Page extract:
▬▬▬▬▬▬

USB Stick with Password under Linux

Jeffrey F. Bloss jbloss at tampabay.rr.com
Sun Dec 31 18:26:51 UTC 2006


Steve Jeppesen wrote:

> On Sun, 31 Dec 2006 10:41:48 +0300
> OOzy Pal wrote:
> 
> > Can some one recommend a USB stick that I can password protect under
> > Linux and Windows?
> > 
> 
> I just purchased a Kingston U3 DataTraveler 1 gig this past weekend
> and noticed it had a password/security function built into it -
> however I am unable to test it in either O.S. right now as it is at
> my place of business - and I'm not!
> 
> http://www.kingston.com/flash/datatraveler_home.asp

According to their white paper the encryption functions are
windows-only. The dual-mode DTS will work as a plain vanilla USB thumb
drive as long as you have a public "zone" set up, and the DTSP won't
work at all under Linux. To be precise the little compatibility table
says "Not Supported".

▬▬▬▬▬▬

Collected data:
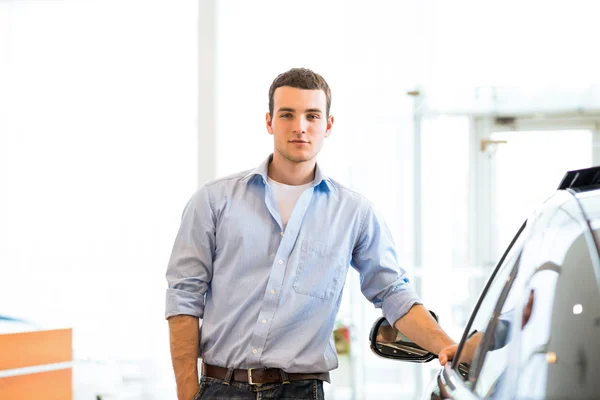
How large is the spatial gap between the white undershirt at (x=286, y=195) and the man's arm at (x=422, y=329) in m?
0.39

▬▬▬▬▬▬

Exercise: Copy the passage from the post about password-protected USB sticks, starting at "Jeffrey F. Bloss" and ending at "Linux and Windows?", and replace "USB stick" with "flash drive" throughout.

Worked solution:
Jeffrey F. Bloss jbloss at tampabay.rr.com
Sun Dec 31 18:26:51 UTC 2006


Steve Jeppesen wrote:

> On Sun, 31 Dec 2006 10:41:48 +0300
> OOzy Pal wrote:
> 
> > Can some one recommend a flash drive that I can password protect under
> > Linux and Windows?